Par exception aux dispositions de l'article précédent, le bénéfice du nantissement est transmis de plein droit aux porteurs successifs des effets qu'il garantit, soit que ces effets aient été souscrits ou acceptés à l'ordre du vendeur ou du prêteur, soit, plus généralement, qu'ils représentent la mobilisation d'une créance valablement gagée, suivant les dispositions de la présente ordonnance-loi.

Si plusieurs effets sont créés pour représenter la créance, le privilège attaché à celle-ci est exercé par le premier poursuivant pour le compte commun et pour le tout.

Article 9🔗

Le débiteur qui, avant paiement ou remboursement des sommes garanties, veut remettre en gage ou aliéner, à titre gratuit ou onéreux, tout ou partie des biens grevés, doit, sous peine des sanctions prévues à l'article 21 et de la nullité de l'acte intervenu, obtenir le consentement préalable du créancier nanti, ou, à défaut, l'autorisation du juge des référés dans quelque main qu'ils passent.

■ ■ ■ ■ ■ ■ ■

- **Objectif de l'exercice**: Extrayez du texte sur le nantissement le passage qui s'ouvre sur les mots contenant « Par exception aux » et se clôt sur « pour le tout. ». Recopiez-le sans rien y changer.

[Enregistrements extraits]

■ ■ ■ ■ ■ ■ ■

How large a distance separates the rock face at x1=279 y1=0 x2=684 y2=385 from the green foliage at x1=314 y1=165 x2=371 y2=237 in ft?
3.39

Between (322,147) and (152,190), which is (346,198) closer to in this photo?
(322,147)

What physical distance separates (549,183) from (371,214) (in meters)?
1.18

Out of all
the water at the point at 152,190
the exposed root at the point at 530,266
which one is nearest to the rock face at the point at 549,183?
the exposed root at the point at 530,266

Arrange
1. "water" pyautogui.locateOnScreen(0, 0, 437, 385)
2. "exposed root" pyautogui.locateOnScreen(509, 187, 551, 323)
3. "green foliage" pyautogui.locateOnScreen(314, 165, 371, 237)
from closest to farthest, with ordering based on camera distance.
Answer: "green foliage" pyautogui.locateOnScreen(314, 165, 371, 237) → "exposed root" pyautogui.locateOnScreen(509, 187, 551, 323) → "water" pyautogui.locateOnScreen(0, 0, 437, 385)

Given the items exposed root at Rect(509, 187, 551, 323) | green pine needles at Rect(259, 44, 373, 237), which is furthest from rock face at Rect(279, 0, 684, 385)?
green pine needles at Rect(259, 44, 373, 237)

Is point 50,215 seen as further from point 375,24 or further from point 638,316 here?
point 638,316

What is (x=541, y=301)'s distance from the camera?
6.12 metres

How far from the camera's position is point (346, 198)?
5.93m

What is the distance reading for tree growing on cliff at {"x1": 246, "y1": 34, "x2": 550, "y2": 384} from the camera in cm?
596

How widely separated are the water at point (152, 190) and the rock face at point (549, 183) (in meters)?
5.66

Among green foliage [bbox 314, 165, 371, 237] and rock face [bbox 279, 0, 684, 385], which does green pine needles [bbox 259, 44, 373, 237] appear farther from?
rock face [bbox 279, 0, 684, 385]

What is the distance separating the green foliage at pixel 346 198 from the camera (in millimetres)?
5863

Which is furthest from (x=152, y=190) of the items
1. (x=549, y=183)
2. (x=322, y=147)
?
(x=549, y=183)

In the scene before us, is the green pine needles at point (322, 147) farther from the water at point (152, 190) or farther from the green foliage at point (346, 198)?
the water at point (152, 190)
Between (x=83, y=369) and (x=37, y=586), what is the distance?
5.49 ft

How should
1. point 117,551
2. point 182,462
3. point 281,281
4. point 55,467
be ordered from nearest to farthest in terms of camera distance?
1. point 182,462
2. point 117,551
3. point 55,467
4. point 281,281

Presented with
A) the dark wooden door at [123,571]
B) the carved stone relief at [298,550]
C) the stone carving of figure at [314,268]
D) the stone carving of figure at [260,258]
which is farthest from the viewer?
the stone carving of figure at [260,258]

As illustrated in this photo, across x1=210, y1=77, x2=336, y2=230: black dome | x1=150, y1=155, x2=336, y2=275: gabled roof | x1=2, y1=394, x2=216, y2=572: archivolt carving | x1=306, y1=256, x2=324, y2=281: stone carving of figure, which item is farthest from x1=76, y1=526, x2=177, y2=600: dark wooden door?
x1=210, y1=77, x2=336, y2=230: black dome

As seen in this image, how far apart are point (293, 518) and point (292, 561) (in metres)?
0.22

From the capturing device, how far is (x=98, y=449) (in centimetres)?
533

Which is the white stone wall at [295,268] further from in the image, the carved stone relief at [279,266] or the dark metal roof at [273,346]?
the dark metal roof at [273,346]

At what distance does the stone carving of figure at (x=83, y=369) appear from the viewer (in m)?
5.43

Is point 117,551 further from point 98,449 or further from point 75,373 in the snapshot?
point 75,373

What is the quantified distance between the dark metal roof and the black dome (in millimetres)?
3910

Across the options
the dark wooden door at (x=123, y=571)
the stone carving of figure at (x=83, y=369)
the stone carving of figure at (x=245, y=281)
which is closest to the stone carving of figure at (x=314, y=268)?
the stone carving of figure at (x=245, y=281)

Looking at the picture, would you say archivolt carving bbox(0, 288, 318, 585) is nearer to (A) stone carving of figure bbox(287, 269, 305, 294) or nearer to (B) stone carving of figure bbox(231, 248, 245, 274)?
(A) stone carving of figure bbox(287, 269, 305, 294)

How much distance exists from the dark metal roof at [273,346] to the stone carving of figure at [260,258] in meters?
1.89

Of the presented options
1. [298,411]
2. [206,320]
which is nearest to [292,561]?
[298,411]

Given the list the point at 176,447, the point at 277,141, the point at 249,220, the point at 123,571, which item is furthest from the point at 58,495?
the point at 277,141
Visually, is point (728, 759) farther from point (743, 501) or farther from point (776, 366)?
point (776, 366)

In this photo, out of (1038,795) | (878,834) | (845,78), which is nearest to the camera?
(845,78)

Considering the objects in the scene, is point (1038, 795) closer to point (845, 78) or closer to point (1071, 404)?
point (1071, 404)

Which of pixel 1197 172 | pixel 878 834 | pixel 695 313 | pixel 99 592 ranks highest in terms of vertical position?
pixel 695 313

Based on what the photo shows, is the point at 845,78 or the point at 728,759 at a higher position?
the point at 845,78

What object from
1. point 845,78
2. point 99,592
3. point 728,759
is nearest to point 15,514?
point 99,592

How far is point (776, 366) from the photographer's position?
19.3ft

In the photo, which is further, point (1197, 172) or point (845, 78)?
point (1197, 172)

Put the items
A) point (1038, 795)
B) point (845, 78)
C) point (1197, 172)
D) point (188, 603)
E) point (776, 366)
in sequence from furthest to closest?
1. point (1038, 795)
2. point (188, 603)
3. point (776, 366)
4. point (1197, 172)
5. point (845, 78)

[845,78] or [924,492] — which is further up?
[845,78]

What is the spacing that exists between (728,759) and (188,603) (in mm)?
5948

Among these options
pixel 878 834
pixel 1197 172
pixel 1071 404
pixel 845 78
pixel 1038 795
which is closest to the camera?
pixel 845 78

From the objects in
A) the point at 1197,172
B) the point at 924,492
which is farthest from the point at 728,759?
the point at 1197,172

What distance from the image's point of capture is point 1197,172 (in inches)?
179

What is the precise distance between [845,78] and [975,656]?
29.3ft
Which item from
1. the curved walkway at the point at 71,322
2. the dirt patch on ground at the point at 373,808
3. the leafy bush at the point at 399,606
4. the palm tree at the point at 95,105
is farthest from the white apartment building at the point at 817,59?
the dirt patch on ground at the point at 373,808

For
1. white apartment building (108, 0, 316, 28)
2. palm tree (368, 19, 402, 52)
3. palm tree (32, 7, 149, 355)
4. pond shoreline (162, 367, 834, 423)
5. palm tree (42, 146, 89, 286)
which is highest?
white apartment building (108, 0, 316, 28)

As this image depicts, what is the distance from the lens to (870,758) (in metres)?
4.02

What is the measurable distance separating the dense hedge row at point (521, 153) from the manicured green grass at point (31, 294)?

■ ■ ■ ■ ■ ■ ■

- **Réponse attendue**:
Par exception aux dispositions de l'article précédent, le bénéfice du nantissement est transmis de plein droit aux porteurs successifs des effets qu'il garantit, soit que ces effets aient été souscrits ou acceptés à l'ordre du vendeur ou du prêteur, soit, plus généralement, qu'ils représentent la mobilisation d'une créance valablement gagée, suivant les dispositions de la présente ordonnance-loi.

Si plusieurs effets sont créés pour représenter la créance, le privilège attaché à celle-ci est exercé par le premier poursuivant pour le compte commun et pour le tout.